TEQUESTA, Fla. ( TheStreet) -- Companies such as Church & Dwight (CHD) and Colgate Palmolive (CP), which pay dividends and limit executive compensation, have outperformed the S&P 500 Index over the past year.
That strategy has helped the Mirzam Capital Appreciation Fund (MIRZX), which buys shares of companies that follow so-called best practices.
The mutual fund, co-managed by Albert Meyer, has risen 27% over 12 months, beating the S&P 500's 22% gain. Mirzam Capital Appreciation is up 3.6% in the past month, while the benchmark index is little changed.

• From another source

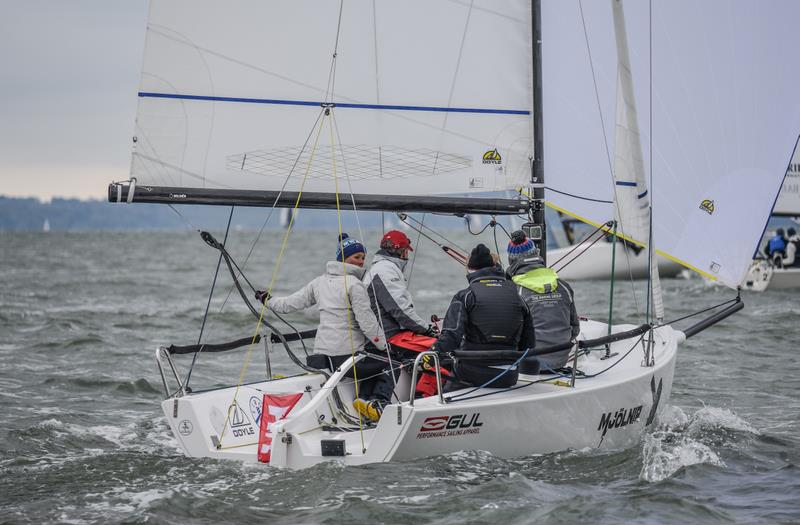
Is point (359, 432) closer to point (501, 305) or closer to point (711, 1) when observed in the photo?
point (501, 305)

More than 99% of the Mirzam fund's holdings pay a portion of their free cash flow in the form of dividends. Meyer prefers established companies with long track records and evidence of shareholder support. Mirzam Capital Appreciation's largest positions are Teva Pharmaceutical (TEVA), Huntington Money Market Fund and Ship Finance International (SFL).Welcome to TheStreet.com's Fund Manager Five Spot, where America's top mutual fund managers give their best stock picks and views on the market in a five-question format. Why is CEO pay an important part of your stock-selection process? Meyer: The whole corporate culture is expressed by executive compensation. The more emphasis a company puts on executive compensation, the less emphasis on shareholder returns. So we look closely at corporate governance, and we focus on the stock-based compensation part of CEO compensation. Why are you a big fan of Church & Dwight? Meyer: Church & Dwight owns some valuable brands that are used in households that are based off their Arm & Hammer baking soda brand. The company pays a nice dividend and has a nice net margin, disciplined executive compensation and shareholder capital allocation. It's just a great company. It's performed extremely well over the past few decades, and the company has been around since 1846. Another big-brand company you're high on is Colgate. Meyer: Colgate also has been around for more than 100 years. It dominates or has a very large market share in toothpaste and toothbrushes. Colgate also has other consumer products used in homes. The company has a high net margin and a very high return on capital. It takes its dividends seriously and buys back stock. No stock option problems there as well. Richie Brothers Auctioneers (RBA) seems like an off-the-beaten-track stock. Meyer: Richie Brothers Auctioneers is a Canadian company but has facilities globally. It auctions industrial and mining equipment. It's a very transparent business model with wide profit margins. The company has a large competitive advantage. It's a terrific company.